- [STORED ROWS]:
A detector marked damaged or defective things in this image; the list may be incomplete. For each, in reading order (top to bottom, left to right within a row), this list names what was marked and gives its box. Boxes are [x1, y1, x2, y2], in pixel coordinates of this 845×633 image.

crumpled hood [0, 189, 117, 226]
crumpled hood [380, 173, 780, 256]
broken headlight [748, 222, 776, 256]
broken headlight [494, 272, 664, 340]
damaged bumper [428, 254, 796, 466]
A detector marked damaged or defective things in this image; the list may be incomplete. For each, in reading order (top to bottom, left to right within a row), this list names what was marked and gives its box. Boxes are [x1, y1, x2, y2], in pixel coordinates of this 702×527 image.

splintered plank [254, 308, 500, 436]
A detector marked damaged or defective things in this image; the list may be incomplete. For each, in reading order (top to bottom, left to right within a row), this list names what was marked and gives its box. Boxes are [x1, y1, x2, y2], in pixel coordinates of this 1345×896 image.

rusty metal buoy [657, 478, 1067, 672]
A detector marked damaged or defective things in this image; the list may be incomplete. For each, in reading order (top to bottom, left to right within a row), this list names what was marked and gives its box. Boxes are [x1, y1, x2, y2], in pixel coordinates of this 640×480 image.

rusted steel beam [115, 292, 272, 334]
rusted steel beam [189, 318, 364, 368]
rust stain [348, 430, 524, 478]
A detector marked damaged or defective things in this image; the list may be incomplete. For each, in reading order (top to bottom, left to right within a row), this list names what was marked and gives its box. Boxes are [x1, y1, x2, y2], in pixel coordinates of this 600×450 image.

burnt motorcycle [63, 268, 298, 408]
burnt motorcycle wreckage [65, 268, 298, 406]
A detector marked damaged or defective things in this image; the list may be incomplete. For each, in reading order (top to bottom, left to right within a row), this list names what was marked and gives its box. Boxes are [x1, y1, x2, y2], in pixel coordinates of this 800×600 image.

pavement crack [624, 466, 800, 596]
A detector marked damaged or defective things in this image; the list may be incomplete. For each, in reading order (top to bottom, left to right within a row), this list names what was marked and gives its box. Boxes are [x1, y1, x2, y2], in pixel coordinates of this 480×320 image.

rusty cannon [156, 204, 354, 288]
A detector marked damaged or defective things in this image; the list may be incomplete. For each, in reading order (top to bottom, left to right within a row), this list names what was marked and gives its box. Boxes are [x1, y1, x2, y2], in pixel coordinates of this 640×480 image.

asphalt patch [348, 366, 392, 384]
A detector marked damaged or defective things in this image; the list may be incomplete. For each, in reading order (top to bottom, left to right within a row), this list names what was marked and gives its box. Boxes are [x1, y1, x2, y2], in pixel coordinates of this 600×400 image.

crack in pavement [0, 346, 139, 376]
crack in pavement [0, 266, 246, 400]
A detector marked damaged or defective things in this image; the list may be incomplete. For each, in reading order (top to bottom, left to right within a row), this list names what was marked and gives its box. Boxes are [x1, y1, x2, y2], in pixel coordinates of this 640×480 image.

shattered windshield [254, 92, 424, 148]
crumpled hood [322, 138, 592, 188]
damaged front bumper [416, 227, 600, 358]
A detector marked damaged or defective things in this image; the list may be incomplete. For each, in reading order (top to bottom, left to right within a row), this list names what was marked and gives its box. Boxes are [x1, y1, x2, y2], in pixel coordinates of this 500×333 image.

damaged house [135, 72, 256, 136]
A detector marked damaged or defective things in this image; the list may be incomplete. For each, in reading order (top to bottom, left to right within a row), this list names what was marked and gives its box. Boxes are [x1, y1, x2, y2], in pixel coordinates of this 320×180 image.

- [DO THIS]: Render as a numbered list the lines from the one containing "this 1345×896 image." through the one containing "asphalt patch [348, 366, 392, 384]", both included, and leave out any blank lines.

- [EXPECTED OUTPUT]:
1. A detector marked damaged or defective things in this image; the list may be incomplete. For each, in reading order (top to bottom, left to right within a row), this list names what was marked and gives its box. Boxes are [x1, y1, x2, y2], in pixel coordinates of this 1345×896 image.
2. rusty metal buoy [657, 478, 1067, 672]
3. A detector marked damaged or defective things in this image; the list may be incomplete. For each, in reading order (top to bottom, left to right within a row), this list names what was marked and gives its box. Boxes are [x1, y1, x2, y2], in pixel coordinates of this 640×480 image.
4. rusted steel beam [115, 292, 272, 334]
5. rusted steel beam [189, 318, 364, 368]
6. rust stain [348, 430, 524, 478]
7. A detector marked damaged or defective things in this image; the list may be incomplete. For each, in reading order (top to bottom, left to right within a row), this list names what was marked and gives its box. Boxes are [x1, y1, x2, y2], in pixel coordinates of this 600×450 image.
8. burnt motorcycle [63, 268, 298, 408]
9. burnt motorcycle wreckage [65, 268, 298, 406]
10. A detector marked damaged or defective things in this image; the list may be incomplete. For each, in reading order (top to bottom, left to right within a row), this list names what was marked and gives its box. Boxes are [x1, y1, x2, y2], in pixel coordinates of this 800×600 image.
11. pavement crack [624, 466, 800, 596]
12. A detector marked damaged or defective things in this image; the list may be incomplete. For each, in reading order (top to bottom, left to right within a row), this list names what was marked and gives its box. Boxes are [x1, y1, x2, y2], in pixel coordinates of this 480×320 image.
13. rusty cannon [156, 204, 354, 288]
14. A detector marked damaged or defective things in this image; the list may be incomplete. For each, in reading order (top to bottom, left to right within a row), this list names what was marked and gives its box. Boxes are [x1, y1, x2, y2], in pixel coordinates of this 640×480 image.
15. asphalt patch [348, 366, 392, 384]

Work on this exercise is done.